• [Set problem 1]
In the geese documentation, what must the length of `id` equal?
• [Set problem 2]
Using the geese documentation, say whether each statement agrees with it. For each, answer yes or no and quote the words that decide it.
(a) The `sformula` argument specifies the linear predictor for modeling the mean.
(b) The `formula` argument allows a term of the form offset(expression).
(c) Components with the same `waves` value will have the same link functions.
--- START Excerpted passage ---
Function to fit a Generalized Estimating Equation Model

Description

Produces an object of class ‘geese’ which is a Generalized Estimating Equation fit of the data.

Usage

geese(
  formula = formula(data),
  sformula = ~1,
  id,
  waves = NULL,
  data = parent.frame(),
  subset = NULL,
  na.action = na.omit,
  contrasts = NULL,
  weights = NULL,
  zcor = NULL,
  corp = NULL,
  control = geese.control(...),
  b = NULL,
  alpha = NULL,
  gm = NULL,
  family = gaussian(),
  mean.link = NULL,
  variance = NULL,
  cor.link = "identity",
  sca.link = "identity",
  link.same = TRUE,
  scale.fix = FALSE,
  scale.value = 1,
  corstr = "independence",
  ...
)

Arguments

formula

a formula expression as for glm, of the form response ~ predictors. See the documentation of lm and formula for details. As for glm, this specifies the linear predictor for modeling the mean. A term of the form offset(expression) is allowed.

sformula

a formula expression of the form ~ predictor, the response being ignored. This specifies the linear predictor for modeling the dispersion. A term of the form offset(expression) is allowed.

id

a vector which identifies the clusters. The length of ‘id’ should be the same as the number of observations. Data are assumed to be sorted so that observations on a cluster are contiguous rows for all entities in the formula.

waves

an integer vector which identifies components in clusters. The length of waves should be the same as the number of observation. components with the same waves value will have the same link functions.
--- END Excerpted passage ---
--- START Collected data ---
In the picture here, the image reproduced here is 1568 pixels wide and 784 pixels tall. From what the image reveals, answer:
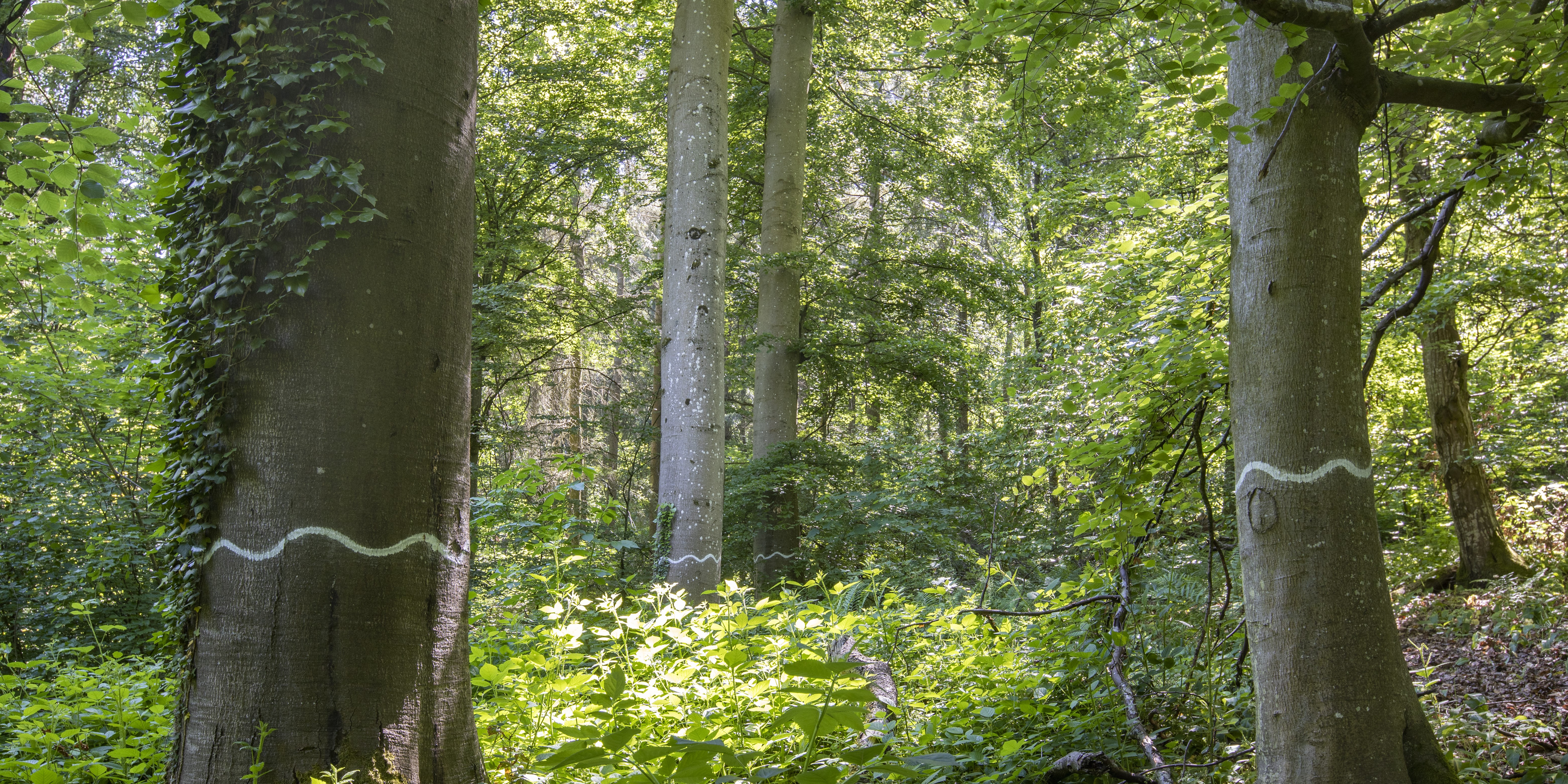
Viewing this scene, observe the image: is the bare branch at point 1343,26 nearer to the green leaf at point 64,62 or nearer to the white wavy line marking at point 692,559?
the green leaf at point 64,62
--- END Collected data ---
• [Task result 1]
The number of observations.

• [Task result 2]
(a) No: "This specifies the linear predictor for modeling the dispersion."
(b) Yes: "A term of the form offset(expression) is allowed."
(c) Yes: "components with the same waves value will have the same link functions."